● **TEXT BLOCK**
=====
This phase ships with no quickened opcodes. It is purely the plumbing.
Expected gain from Phase C alone: 0%. The gain shows up in MEP-19.
Phase D (deferred): unsafe interpreter loop
A future MEP may revisit a unsafe.Pointer based interpreter that bypasses Go's bounds checks and stores ip as a raw pointer into the bytecode. This would close the remaining gap to a hand-tuned C interpreter, at the cost of giving up Go's memory safety in the hot loop. It is not in this MEP because Phase A + B + the MEP-19 specialization should clear the per-suite goal without crossing that line.
Non-goals
- No JIT in this MEP. Copy-and-patch is MEP-22.
- No new value representation. That is MEP-20.
- No inline caches. That is MEP-19.
- No assembly interpreter. Pall-style hand-coded interpreters require giving up portability across the architectures Go supports.
=====
● **INFORMATION GIVEN**

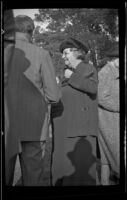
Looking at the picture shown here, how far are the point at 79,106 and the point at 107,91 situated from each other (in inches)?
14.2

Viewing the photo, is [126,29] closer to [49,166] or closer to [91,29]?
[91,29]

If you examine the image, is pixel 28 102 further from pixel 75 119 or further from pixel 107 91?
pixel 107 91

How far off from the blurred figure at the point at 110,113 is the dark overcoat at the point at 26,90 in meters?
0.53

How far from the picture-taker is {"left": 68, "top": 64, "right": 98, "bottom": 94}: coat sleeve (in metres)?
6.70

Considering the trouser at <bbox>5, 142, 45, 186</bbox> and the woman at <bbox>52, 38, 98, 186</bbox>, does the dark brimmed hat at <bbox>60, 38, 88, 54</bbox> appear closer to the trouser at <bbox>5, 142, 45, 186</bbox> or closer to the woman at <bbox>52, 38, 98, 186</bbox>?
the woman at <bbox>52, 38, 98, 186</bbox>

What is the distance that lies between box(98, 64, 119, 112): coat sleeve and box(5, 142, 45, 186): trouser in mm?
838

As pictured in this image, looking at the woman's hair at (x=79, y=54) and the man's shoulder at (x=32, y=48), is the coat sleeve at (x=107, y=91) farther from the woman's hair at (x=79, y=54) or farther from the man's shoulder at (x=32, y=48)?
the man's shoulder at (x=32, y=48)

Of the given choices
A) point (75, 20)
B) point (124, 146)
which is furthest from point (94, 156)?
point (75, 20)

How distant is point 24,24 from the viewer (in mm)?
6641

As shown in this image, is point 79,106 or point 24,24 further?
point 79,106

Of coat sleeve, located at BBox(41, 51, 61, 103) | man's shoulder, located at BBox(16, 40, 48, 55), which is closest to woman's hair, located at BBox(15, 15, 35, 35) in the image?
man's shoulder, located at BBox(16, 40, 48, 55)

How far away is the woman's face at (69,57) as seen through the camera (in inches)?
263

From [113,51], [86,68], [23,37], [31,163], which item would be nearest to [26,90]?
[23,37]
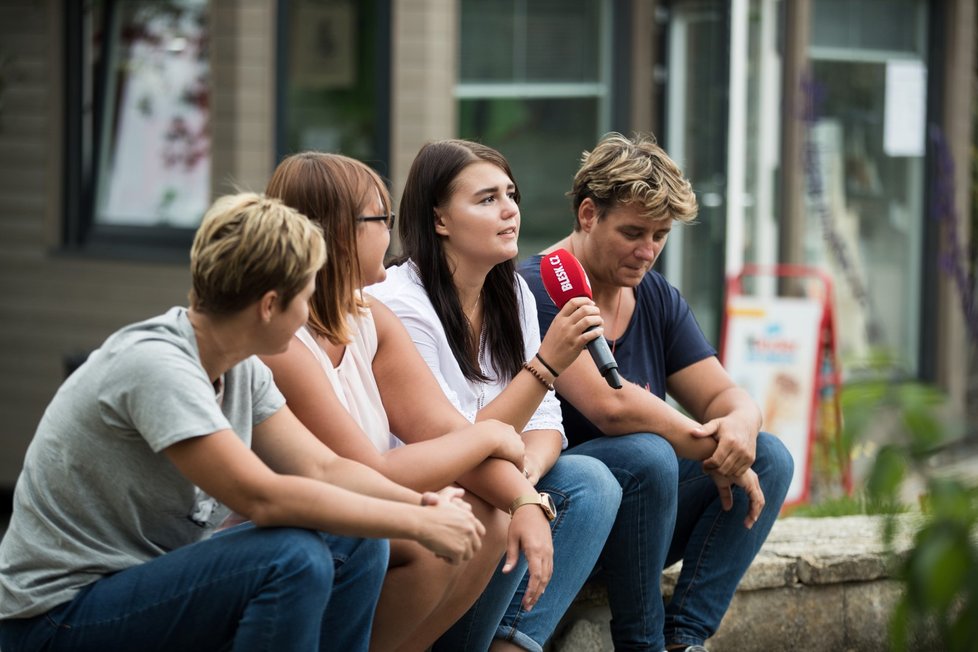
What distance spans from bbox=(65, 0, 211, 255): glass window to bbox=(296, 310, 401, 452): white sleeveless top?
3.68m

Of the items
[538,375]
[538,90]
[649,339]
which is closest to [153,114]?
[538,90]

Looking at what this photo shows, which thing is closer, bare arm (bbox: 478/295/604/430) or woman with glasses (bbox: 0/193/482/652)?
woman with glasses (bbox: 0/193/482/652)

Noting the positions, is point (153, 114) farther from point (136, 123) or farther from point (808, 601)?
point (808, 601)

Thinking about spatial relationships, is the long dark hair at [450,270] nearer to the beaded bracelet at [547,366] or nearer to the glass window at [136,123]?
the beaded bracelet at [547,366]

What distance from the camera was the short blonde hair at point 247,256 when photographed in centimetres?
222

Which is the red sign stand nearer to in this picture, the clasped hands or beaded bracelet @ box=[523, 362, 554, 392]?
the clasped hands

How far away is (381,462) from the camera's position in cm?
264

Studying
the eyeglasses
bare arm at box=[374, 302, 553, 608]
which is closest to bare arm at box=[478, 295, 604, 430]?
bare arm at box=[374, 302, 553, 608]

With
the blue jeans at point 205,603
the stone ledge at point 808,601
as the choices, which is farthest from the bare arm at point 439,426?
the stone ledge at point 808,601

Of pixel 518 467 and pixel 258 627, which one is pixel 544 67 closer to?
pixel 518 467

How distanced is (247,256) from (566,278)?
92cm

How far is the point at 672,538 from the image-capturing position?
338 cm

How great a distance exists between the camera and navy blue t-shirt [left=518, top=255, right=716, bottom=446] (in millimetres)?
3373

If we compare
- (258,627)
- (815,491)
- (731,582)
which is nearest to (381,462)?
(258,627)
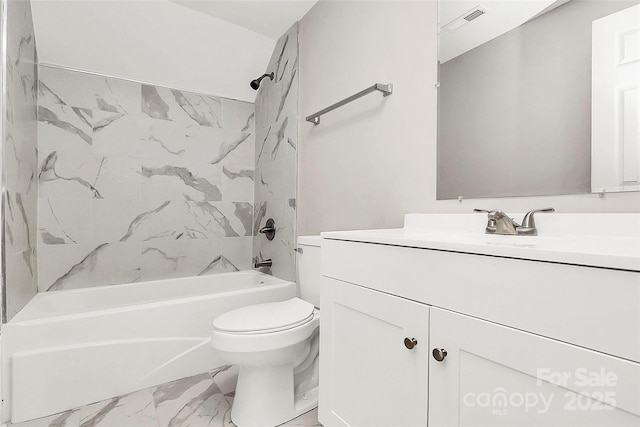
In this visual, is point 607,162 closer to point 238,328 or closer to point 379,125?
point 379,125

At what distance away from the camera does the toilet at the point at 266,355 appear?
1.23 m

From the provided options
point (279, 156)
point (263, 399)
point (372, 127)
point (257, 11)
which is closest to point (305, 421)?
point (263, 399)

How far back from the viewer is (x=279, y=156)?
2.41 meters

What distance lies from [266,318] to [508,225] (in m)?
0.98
=====
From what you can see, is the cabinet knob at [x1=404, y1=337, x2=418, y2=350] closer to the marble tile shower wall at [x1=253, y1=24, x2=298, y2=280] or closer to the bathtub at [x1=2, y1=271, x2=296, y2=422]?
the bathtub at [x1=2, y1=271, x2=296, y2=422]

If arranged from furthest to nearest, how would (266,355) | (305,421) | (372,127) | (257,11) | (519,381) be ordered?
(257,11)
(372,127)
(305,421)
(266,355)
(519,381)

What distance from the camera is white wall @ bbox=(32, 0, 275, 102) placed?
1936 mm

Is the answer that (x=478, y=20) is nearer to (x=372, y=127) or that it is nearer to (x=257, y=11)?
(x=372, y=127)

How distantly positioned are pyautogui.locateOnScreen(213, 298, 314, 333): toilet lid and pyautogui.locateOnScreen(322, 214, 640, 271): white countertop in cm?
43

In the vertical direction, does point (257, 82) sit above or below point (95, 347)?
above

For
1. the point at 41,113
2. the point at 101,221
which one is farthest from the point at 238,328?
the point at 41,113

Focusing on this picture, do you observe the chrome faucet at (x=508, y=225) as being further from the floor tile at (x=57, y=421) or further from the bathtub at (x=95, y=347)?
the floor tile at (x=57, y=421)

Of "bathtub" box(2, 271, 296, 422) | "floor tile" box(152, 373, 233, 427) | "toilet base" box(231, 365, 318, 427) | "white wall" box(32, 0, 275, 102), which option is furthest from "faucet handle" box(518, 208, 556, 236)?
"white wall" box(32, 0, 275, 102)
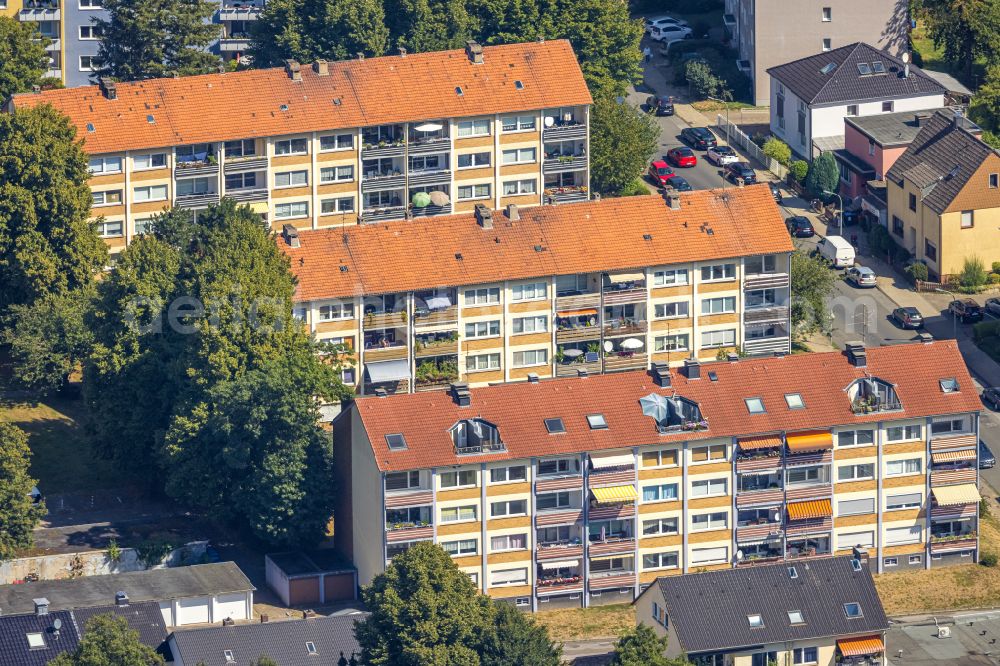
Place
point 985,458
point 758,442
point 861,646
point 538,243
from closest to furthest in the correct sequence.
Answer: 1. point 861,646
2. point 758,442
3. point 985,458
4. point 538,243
=====
● **INSTRUCTIONS**
1. In the interpreter text, rewrite the paragraph beginning "A future MEP may revisit" as a short bulleted list that keeps its main facts.
2. According to the interpreter text, which MEP covers a new value representation?

● **FULL ANSWERS**
1.
- A future MEP may revisit an unsafe.Pointer-based interpreter that bypasses Go's bounds checks and stores ip as a raw pointer into the bytecode.
- This would close the remaining gap to a hand-tuned C interpreter.
- The cost would be losing Go's memory safety in the hot loop.
- It is excluded from this MEP because Phase A + B plus the MEP-19 specialization should meet the per-suite goal without that trade-off.

2. MEP-20.